#### What to work on:
Retype the passage of the book review starting with "The Space Between Worlds by" and going on through "multiple task-centered tribes.", with every word kept unchanged.

Thursday, April 08, 2021

BOOK REVIEW: The Space Between Worlds by Micaiah Johnson

The Space Between Worlds by Micaiah Johnson is an original, unique debut novel about love, family, identity, destiny, multiple universes, societal collapse, and climate change. It’s in a genre that I would call “science fantasy” since it involves science fiction ideas like travel between worlds and the devastating effects of climate change as well as fantasy tropes like a goddess named Nyame who lives in the space between the worlds and the devolution of human society into multiple task-centered tribes.

The main character in The Space Between Worlds is Cara (usually short for Caramenta), a lesbian from a downtrodden part of the world called Ashtown. Cara is a “traverser,” someone who can travel between the 380 known copies of our Earth that can be accessed in the multiverse using technology which is basically akin to magic. Of course there are an infinite number of alternate Earths but we can only visit this arbitrary number because that’s how many we can detect that “resonate” with ours. Climate change and societal collapse have devastated our Earth so we use our access to these other Earth to supplement our access to resources. Human beings can only travel from one earth to another if on the earth they travel to their doppelgänger is dead. So, people who grow up in circumstances that make their survival very unlikely (i.e. they are most likely dead on the other Earth) are now incredibly valuable. Cara is dead on all but eight other Earths so there’s a lot of traversing that she can do safely from our world to 372 others. This makes her one of the most desirable traversers. The reason Cara is dead on so many Earths is that she’s the daughter of a drug-addicted mom and eventually became the paramour of Adranik, the violent emperor of Ashtown. However on our earth, referred to as Earth 0, Cara lives in the palatial Wiley City and works for the Eldridge Institute, whose brilliant but probably psychotic founder figured out the “technology” to send people between worlds. All we know is that when Cara is in the space between worlds she senses the presence of a godlike figure that traversers call Nyame and  when she wakes up after having travelled (the process involves loses consciousness) she has painful bruises all over her body.

The worlds that Johnson have created in The Space Between Worlds are all impacted by end-stage capitalism (Cara is only a resident of Wiley City because of her employment with Eldridge. She is eligible for citizenship in four years, but if she loses her job before then, she can be deported all the way back to the slum of Ashtown.); rampant climate change (outside of Wiley City, clean food and water are scarce, the air is metallic and on “bright days” the sun is literally strong enough to blind and burn you); and societal collapse (Cara’s adopted family have their own church, there’s another tribe or guild for sex workers called the House, and another for assassins called the Runners).

#### Data entries:
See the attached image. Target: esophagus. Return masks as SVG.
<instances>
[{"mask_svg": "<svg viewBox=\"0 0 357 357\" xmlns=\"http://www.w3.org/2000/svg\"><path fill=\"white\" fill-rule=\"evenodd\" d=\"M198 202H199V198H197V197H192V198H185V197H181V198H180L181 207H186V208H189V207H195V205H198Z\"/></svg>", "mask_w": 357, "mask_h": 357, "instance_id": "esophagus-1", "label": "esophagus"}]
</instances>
==
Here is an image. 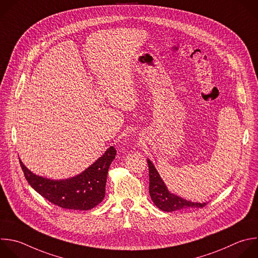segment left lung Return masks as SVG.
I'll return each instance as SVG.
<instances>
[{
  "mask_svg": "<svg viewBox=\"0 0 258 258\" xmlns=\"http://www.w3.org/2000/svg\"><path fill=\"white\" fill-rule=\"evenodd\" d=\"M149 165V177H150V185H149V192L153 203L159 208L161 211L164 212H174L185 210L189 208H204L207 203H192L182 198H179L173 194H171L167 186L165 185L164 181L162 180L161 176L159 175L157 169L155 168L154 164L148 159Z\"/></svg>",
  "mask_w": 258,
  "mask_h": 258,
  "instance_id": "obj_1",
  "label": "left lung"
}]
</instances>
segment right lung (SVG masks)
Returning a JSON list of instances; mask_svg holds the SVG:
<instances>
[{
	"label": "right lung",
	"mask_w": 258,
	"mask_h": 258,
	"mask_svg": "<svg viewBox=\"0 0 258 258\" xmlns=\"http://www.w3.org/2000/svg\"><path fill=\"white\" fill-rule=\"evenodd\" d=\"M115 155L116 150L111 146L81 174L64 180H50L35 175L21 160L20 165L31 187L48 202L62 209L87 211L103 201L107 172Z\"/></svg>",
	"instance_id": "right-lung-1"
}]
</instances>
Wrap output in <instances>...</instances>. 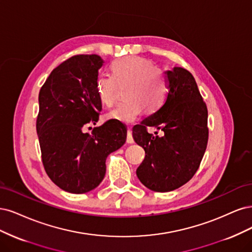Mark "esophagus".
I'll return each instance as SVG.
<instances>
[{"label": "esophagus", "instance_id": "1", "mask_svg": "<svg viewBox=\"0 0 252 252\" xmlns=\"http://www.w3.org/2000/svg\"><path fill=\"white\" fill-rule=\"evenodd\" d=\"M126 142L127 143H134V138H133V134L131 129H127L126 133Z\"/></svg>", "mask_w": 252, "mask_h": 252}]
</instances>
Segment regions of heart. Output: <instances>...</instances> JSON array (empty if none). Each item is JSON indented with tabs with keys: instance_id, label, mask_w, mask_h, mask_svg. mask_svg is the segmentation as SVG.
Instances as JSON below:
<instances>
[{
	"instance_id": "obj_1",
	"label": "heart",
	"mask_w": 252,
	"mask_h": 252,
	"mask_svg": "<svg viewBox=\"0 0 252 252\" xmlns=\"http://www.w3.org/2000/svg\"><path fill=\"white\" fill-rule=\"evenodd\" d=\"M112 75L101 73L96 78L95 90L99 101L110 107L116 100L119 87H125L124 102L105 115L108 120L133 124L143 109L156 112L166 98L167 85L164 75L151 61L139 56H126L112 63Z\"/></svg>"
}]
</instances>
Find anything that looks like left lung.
--
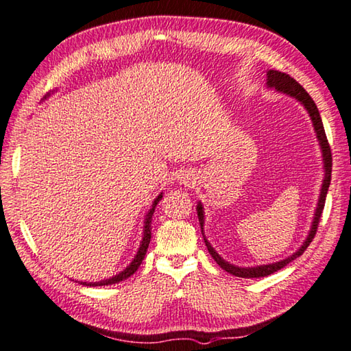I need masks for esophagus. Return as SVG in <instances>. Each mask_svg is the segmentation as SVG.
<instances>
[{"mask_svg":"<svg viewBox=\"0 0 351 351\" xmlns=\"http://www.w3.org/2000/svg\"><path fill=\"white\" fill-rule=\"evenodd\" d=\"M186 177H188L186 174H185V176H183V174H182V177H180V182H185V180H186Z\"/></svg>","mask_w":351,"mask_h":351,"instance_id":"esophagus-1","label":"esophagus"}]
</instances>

#### Response to this task:
The Space Between Worlds by Micaiah Johnson is an original, unique debut novel about love, family, identity, destiny, multiple universes, societal collapse, and climate change. It’s in a genre that I would call “science fantasy” since it involves science fiction ideas like travel between worlds and the devastating effects of climate change as well as fantasy tropes like a goddess named Nyame who lives in the space between the worlds and the devolution of human society into multiple task-centered tribes.